La capacidad de los nacidos entre 1964 y 1970 para recordar teléfonos y direcciones no responde a una memoria biológicamente superior. La psicología cognitiva señala que estas generaciones crecieron sin apoyo digital, lo que impuso la recuperación activa como única vía para acceder a la información cotidiana durante su juventud.
Para quienes crecieron en las décadas de 1970 y 1980, marcar un número de teléfono implicaba un proceso mental forzoso. Al no existir agendas digitales ni contactos guardados automáticamente, el cerebro debía localizar el dato desde cero en cada llamada. Este ejercicio, repetido cientos de veces a lo largo de los años, fortaleció las conexiones neuronales de forma duradera y resistente.
¿Qué diferencia hay entre memorizar y recuperar información?
La psicología cognitiva distingue dos procesos fundamentales: almacenar y recuperar información.
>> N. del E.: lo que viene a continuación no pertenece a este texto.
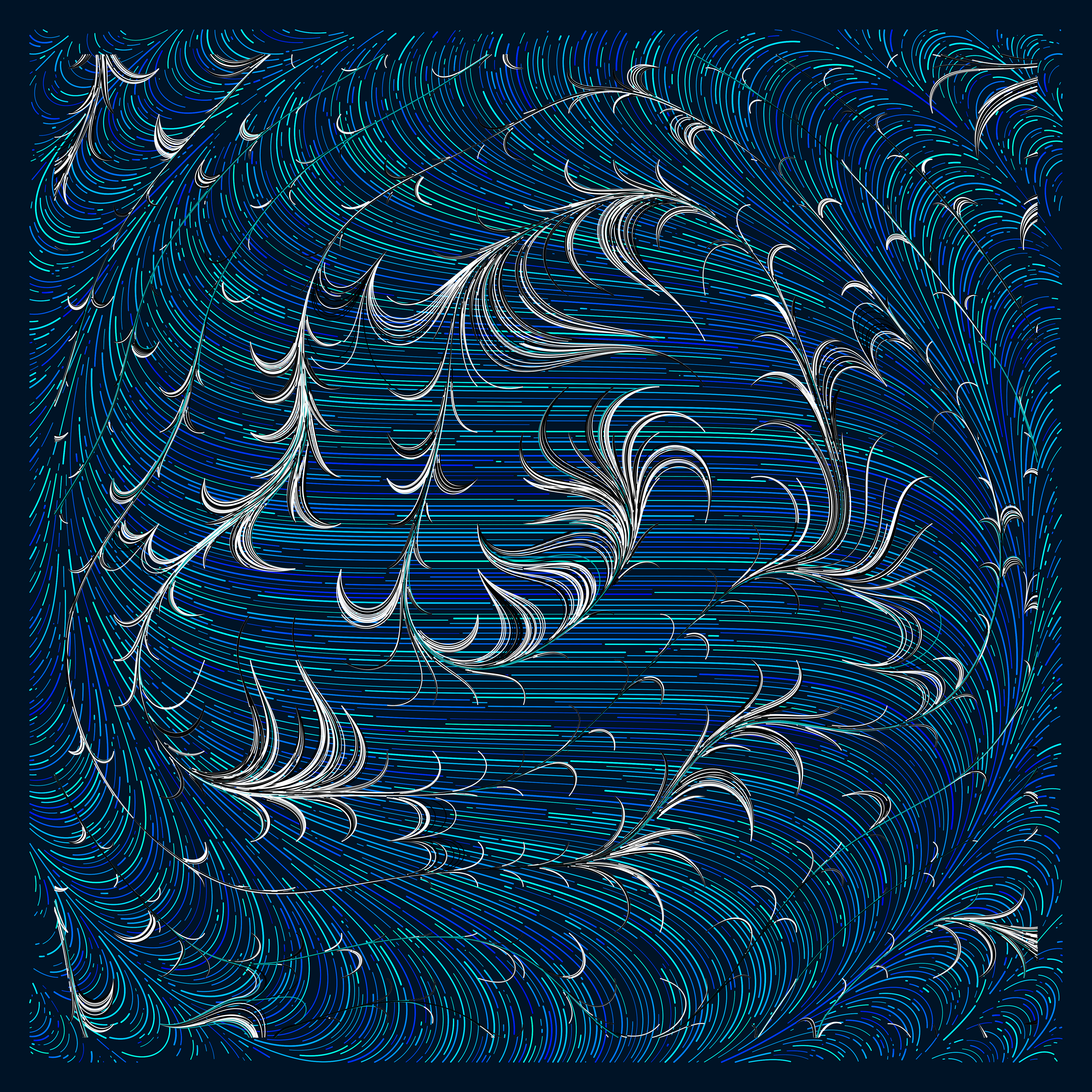 Ephemeral Tides #95
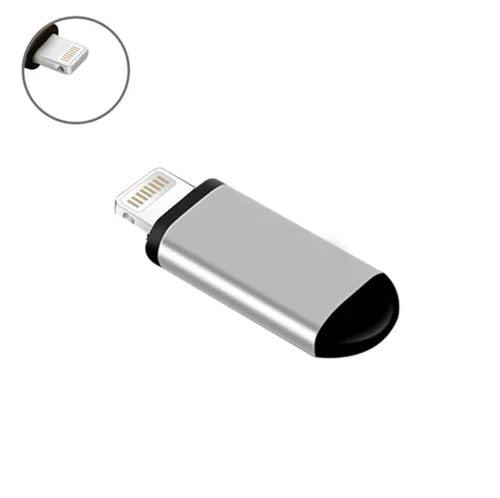 Mini Universal Infrared Remote Control for Mobile Phones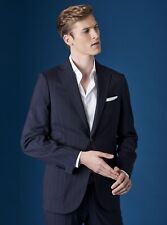 Giacca da abito in fresco lana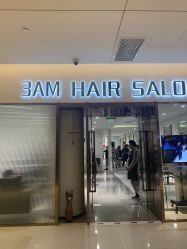 点击看大图 -3AM HAIR SALON烫发染发接发
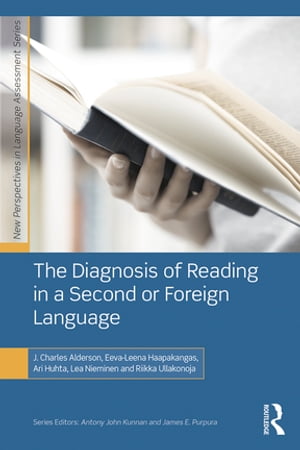 The Diagnosis of Reading in a Second or Foreign Language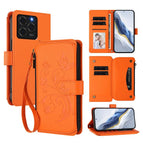 For Ulefone Note 20 Pro / Orange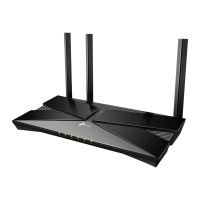 TP-LINK Archer AX20 - Wireless Router 4-Port-Switch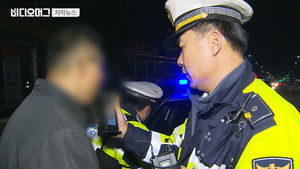 '한두 잔은 괜찮겠지?'&hellip;운전대 잡아 보니 위험천만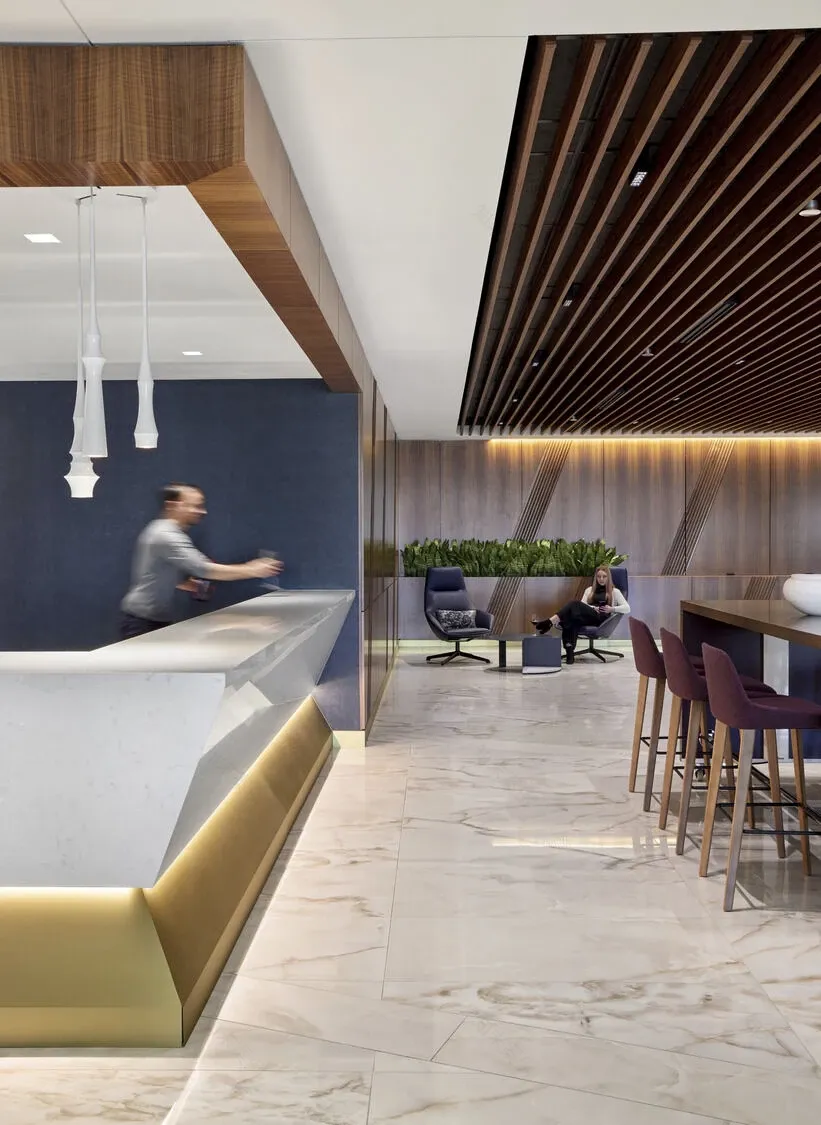 塔夫脱律师事务所 E·扩张丨美国芝加哥丨HED-17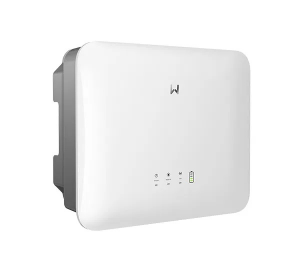 GOODWE GW5000-ES-20 G2 Hybrid-WR, 1-ph, 2 MPPT 0% MwSt. (gem. § 12 Abs. 3 US) GOODWE GW5000-ES-20 G2 Hybrid-WR, 1-ph, 2 MPPT 0% MwSt. (gem. § 12 Abs. 3 US)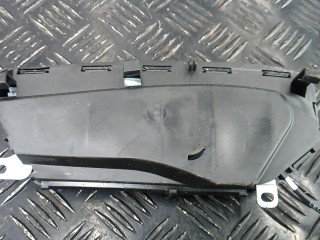 Подушка сидения водителя, ориг. номер 6Q0880241B, SKODA FABIA 2 2 2010-2014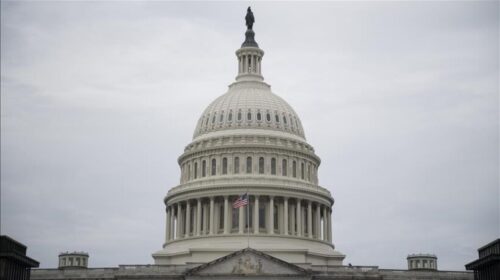 Qeveria e SHBA-së mbyllet për shkak të mosmarrëveshjes midis Trumpit dhe demokratëve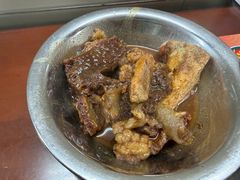 -阿秋牛排(湖心街店)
Salvar un contacto en un dispositivo móvil es un acto de almacenamiento pasivo que apenas requiere esfuerzo cognitivo. En cambio, discar un número de memoria sin pistas externas obliga al cerebro a realizar una recuperación activa. Este es el esfuerzo que realmente consolida la memoria de largo plazo.
Durante este proceso se activa el denominado "efecto de prueba". Cada vez que la mente recupera una información desde cero, la conexión neural que la sustenta se vuelve más fuerte. Para las generaciones de 1964 a 1970, recuperar datos como direcciones o fechas no era una elección consciente, sino la única opción disponible ante la ausencia de buscadores por voz o agendas digitales.
¿La memoria numérica indica mayor inteligencia?
Este entrenamiento constante coincidió con el periodo de máxima neuroplasticidad cerebral de estos individuos. Durante la adolescencia y el inicio de la madurez, el cerebro forma y consolida conexiones con una velocidad y solidez superiores. Los hábitos cognitivos desarrollados en esta etapa dejan trazos mucho más persistentes que los aprendidos en edades avanzadas.
A pesar de la diferencia en el recuerdo de datos específicos, la ciencia descarta que se trate de una inteligencia superior. No recordar números no es un indicio de déficit cognitivo, sino una respuesta a un ambiente que ofrece soluciones inmediatas. Las generaciones más jóvenes ejercitan otras capacidades, como filtrar volúmenes masivos de información y aprender a usar nuevas herramientas digitales con gran celeridad. El cerebro se adapta a las exigencias técnicas de su tiempo.